WORK REQUEST:
Among the records that follow, set down only the lines from the one containing "Libro de El Directivo Del Siglo Xxi" to the one containing "Conscience of a", both included, exactly.
----------------
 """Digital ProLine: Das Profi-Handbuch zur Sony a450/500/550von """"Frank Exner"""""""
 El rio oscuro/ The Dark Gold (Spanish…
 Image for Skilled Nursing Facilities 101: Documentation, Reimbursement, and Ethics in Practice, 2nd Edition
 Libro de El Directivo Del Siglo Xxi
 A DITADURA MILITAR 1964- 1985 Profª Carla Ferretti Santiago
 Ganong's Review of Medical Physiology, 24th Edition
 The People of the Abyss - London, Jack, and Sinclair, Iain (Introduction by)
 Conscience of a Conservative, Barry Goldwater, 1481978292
----------------
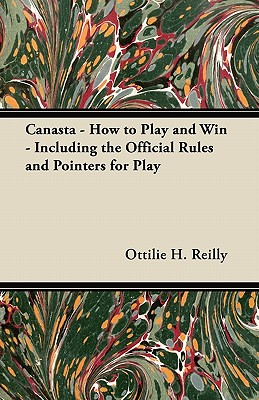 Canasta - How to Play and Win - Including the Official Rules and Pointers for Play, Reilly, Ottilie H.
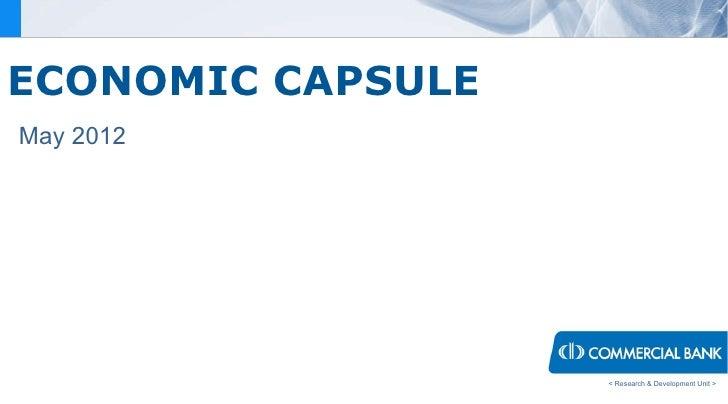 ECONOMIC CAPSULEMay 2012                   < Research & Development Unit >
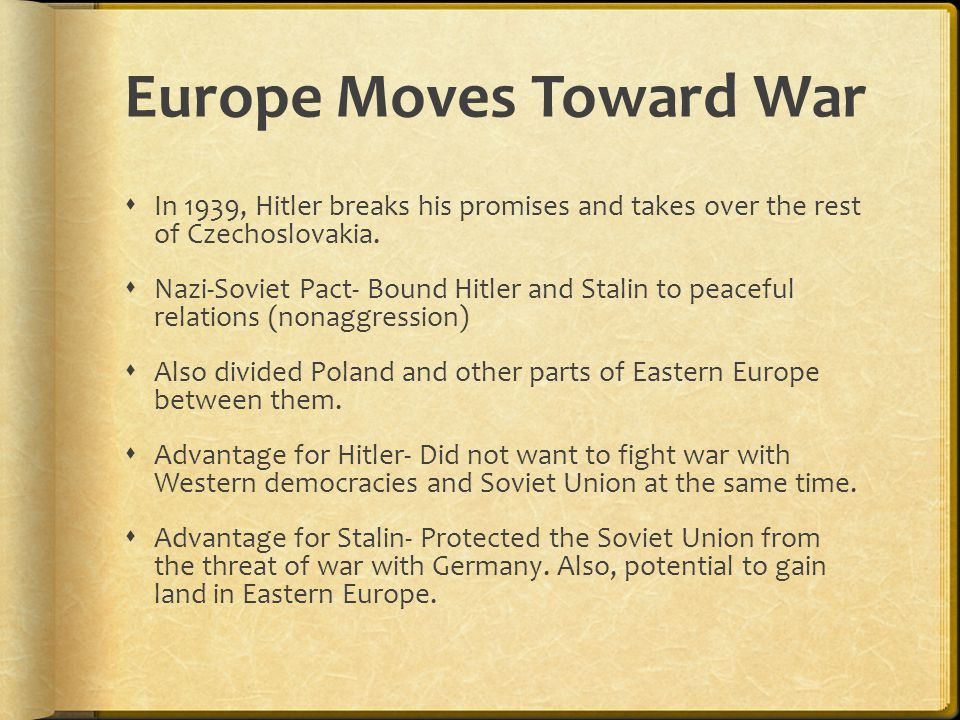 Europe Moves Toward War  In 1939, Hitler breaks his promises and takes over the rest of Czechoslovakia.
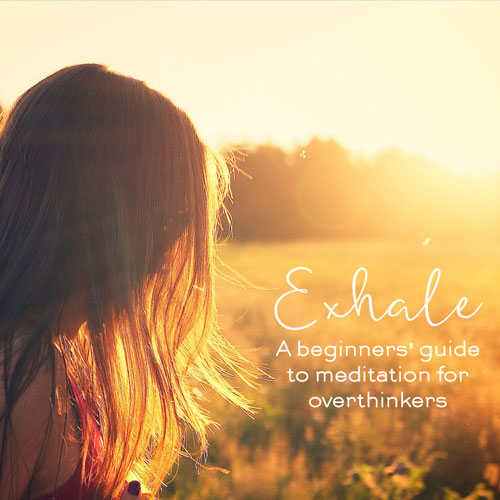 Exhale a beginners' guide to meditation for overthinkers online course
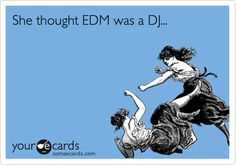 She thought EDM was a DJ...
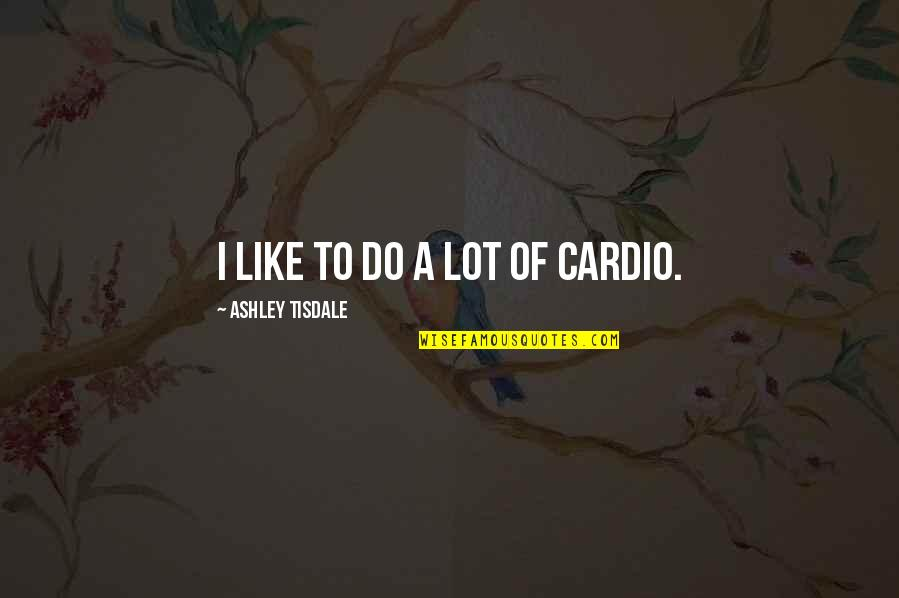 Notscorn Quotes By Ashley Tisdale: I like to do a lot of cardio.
----------------
EXPECTED ANSWER:
 Libro de El Directivo Del Siglo Xxi
 A DITADURA MILITAR 1964- 1985 Profª Carla Ferretti Santiago
 Ganong's Review of Medical Physiology, 24th Edition
 The People of the Abyss - London, Jack, and Sinclair, Iain (Introduction by)
 Conscience of a Conservative, Barry Goldwater, 1481978292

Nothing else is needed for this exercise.